Sunday, March 11, 2012

In Delhi: EDGEX2012

I am siting aboard a Jet Airways flight on my way to attend and present at the EDGEX2012 conference in Delhi. It's officially starting from tomorrow. But we--the speakers and the organizers--are meeting today. I am sure Viplav Baxi has already started his day and the folks are already meeting at the Habitat Center, the location of the conference.

Am I excited? I guess that would be an understatement. I am looking forward to 3 days of insights, learning and most importantly, getting to meet others similarly passionate about education. Viplav calls it the Disruptive Educational Conference. I must say I agree. Vehemently!

Yesterday, as I added a few final touches to my presentation, some random thoughts fleeted across my mind.  I jotted these down as they occurred to me and have copied them here. Without edits.
  1. I wouldn't be attending this conference if it weren't for social media.
  2. I was introduced to the work, ideas and blogs of most of the speakers via Twitter.
  3. What I have learned in the last 3 years have been completely via social media. Social, informal learning.
  4. I am a part of a huge global network of educators and learned, a virtual community of practice.
  5. Knowledge in this community is constantly being reconstructed through dialogue, conversation, and debate.
  6. There is no knowledge repository. It is a construct of the network, a constantly flowing and shifting set of paradigms and practices.
  7. There is no one place where this knowledge is stored.

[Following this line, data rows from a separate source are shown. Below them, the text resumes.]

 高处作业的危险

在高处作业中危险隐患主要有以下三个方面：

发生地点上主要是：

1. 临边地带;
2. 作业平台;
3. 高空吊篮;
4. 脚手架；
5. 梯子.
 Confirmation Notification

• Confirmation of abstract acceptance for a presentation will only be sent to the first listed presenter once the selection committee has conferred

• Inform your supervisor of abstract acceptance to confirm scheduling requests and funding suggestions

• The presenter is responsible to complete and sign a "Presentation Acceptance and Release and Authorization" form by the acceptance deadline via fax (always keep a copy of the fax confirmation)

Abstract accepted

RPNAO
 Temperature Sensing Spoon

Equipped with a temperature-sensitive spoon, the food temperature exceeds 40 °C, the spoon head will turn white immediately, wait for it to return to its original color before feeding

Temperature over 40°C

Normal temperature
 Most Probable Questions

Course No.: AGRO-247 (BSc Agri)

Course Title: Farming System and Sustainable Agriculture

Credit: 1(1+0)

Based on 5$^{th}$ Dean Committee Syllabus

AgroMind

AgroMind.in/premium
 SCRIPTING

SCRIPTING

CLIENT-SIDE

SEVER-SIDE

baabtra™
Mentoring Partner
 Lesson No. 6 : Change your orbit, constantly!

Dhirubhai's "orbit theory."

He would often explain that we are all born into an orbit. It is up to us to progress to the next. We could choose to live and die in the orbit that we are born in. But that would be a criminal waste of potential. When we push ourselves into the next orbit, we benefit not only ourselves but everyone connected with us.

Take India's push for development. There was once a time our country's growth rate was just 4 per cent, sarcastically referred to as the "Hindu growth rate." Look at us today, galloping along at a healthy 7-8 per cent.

It resides in the network.
  8. The network itself is constantly shifting. The edge becoming he center and vice versa.
  9. If we cease to converse, we will cease to create. Conversation is the key to continuous learning which is our key to survival today.
  10. We are, in a way, going back to our roots when our forefathers gathered around the fire to exchange stories.
  11. These stories were not merely means of amusement but keys to survival. By sharing experiences, the elders of the tribe passed on their knowledge about an unknown, unpredictable, dangerous world full of chaos and novel challenges (think of the Cynefin Framework).
  12. This is where we need to go back to. Albeit in a different manner. However, the situation is not very different. The business world is changing, becoming unpredictable and chaotic.
  13. There is no time for an individual to learn from his or her own experiences. We have to go back to the story swapping days, capture tribal knowledge and build on it.
Today's linear, structured, syllabus-and exam-driven model of education is uniquely unsuited to meet the needs of this volatile, changing, chameleon like world. Linearity needs to be replaced by holistic focus on pattern matching, exploration and creative thinking. Think of how the divers learns in the example JSB cites in the power of pull.

I think we can all feel the coming of a huge change. It is already beginning in pockets with parents choosing to homeschool their children, open courseware gaining popularity, adults opting for meaningful work over just jobs. These are tiny facets of a much bigger wave sweeping across different sectors and it's presence is being felt.

I am looking at this conference to highlight some of these changes, to think about what we as educators can do.

Wheels down, Delhi! Time to get off.